***** PROVIDED TEXT
Legal parenthood where a child is born after their parent has died

Where a child is born after their parent has died, there can be complex questions about whether the deceased parent is a legal parent, and what can be recorded on the child’s birth certificate.

Where a parent dies during pregnancy

Legal parenthood crystallises at the time of embryo transfer, artificial insemination or natural conception. Therefore, if a parent dies during a pregnancy their status as a legal parent remains intact and they will be the legal mother/father/parent for all legal purposes, including property rights and inheritance.

This includes the mother or father of a child conceived naturally who dies during the pregnancy. It also includes someone who is a legal parent under the Human Fertilisation and Embryology Act 2008, for example a father through sperm donation or a same-sex parent. Find out more about legal parenthood in donor conception cases.

If the parent who has died was married to (or in a civil partnership with) the child’s mother, he or she can be registered on the birth certificate straightforwardly after death. If the parent who has died was not married to the child’s mother, it may be necessary to seek a declaration of parentage from the court to enable his or her name to be registered on the birth certificate after death.
**********
| AIM A |
List the three events at which, according to the text on legal parenthood after a parent's death, legal parenthood crystallises.
***** DATA RECORDS
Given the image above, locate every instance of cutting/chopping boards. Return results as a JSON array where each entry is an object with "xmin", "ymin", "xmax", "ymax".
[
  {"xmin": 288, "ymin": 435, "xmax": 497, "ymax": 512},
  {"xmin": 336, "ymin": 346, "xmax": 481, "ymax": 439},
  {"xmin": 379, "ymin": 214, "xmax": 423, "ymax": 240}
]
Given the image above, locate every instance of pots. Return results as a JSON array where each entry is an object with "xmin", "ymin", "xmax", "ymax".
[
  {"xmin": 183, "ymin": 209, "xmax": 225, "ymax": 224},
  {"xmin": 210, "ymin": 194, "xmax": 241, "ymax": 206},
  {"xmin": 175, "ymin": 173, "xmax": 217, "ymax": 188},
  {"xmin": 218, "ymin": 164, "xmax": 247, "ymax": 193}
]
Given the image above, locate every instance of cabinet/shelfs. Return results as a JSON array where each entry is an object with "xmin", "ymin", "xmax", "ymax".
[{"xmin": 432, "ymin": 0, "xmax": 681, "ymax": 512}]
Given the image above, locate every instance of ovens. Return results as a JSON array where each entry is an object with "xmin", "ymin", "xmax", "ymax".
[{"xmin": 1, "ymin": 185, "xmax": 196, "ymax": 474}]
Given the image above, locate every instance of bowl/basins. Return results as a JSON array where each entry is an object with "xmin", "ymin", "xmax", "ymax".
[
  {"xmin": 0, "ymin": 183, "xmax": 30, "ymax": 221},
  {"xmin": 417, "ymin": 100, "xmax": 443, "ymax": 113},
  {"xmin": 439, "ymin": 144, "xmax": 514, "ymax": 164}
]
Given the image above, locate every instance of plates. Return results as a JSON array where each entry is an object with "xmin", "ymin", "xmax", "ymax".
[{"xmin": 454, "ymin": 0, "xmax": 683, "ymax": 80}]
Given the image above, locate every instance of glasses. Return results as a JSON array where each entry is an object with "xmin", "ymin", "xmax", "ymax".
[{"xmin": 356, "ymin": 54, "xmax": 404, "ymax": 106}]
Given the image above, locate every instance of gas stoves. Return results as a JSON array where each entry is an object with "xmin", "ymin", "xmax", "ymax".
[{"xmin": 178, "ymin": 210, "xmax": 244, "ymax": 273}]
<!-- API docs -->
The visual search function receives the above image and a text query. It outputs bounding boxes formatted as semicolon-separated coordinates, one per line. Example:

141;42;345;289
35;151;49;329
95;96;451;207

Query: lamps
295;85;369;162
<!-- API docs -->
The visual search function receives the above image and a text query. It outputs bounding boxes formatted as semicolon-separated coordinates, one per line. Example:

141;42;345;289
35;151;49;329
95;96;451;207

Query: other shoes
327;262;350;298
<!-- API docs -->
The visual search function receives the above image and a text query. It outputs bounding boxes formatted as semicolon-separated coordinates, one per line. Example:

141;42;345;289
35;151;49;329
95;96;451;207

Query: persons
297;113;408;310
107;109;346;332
**********
| AIM B |
Edit the records from the line containing "Given the image above, locate every instance of plates." through the line containing "295;85;369;162", inclusive, replacing "instance" with "occurrence" and leaving everything else unchanged. Return only those lines.

| TASK ANSWER A |
- Embryo transfer
- Artificial insemination
- Natural conception

| TASK ANSWER B |
Given the image above, locate every occurrence of plates. Return results as a JSON array where each entry is an object with "xmin", "ymin", "xmax", "ymax".
[{"xmin": 454, "ymin": 0, "xmax": 683, "ymax": 80}]
Given the image above, locate every occurrence of glasses. Return results as a JSON array where each entry is an object with "xmin", "ymin", "xmax", "ymax".
[{"xmin": 356, "ymin": 54, "xmax": 404, "ymax": 106}]
Given the image above, locate every occurrence of gas stoves. Return results as a JSON array where each entry is an object with "xmin", "ymin", "xmax", "ymax".
[{"xmin": 178, "ymin": 210, "xmax": 244, "ymax": 273}]
<!-- API docs -->
The visual search function receives the above image and a text query. It outputs bounding boxes formatted as semicolon-separated coordinates, one per line. Example:

141;42;345;289
35;151;49;329
95;96;451;207

Query: lamps
295;85;369;162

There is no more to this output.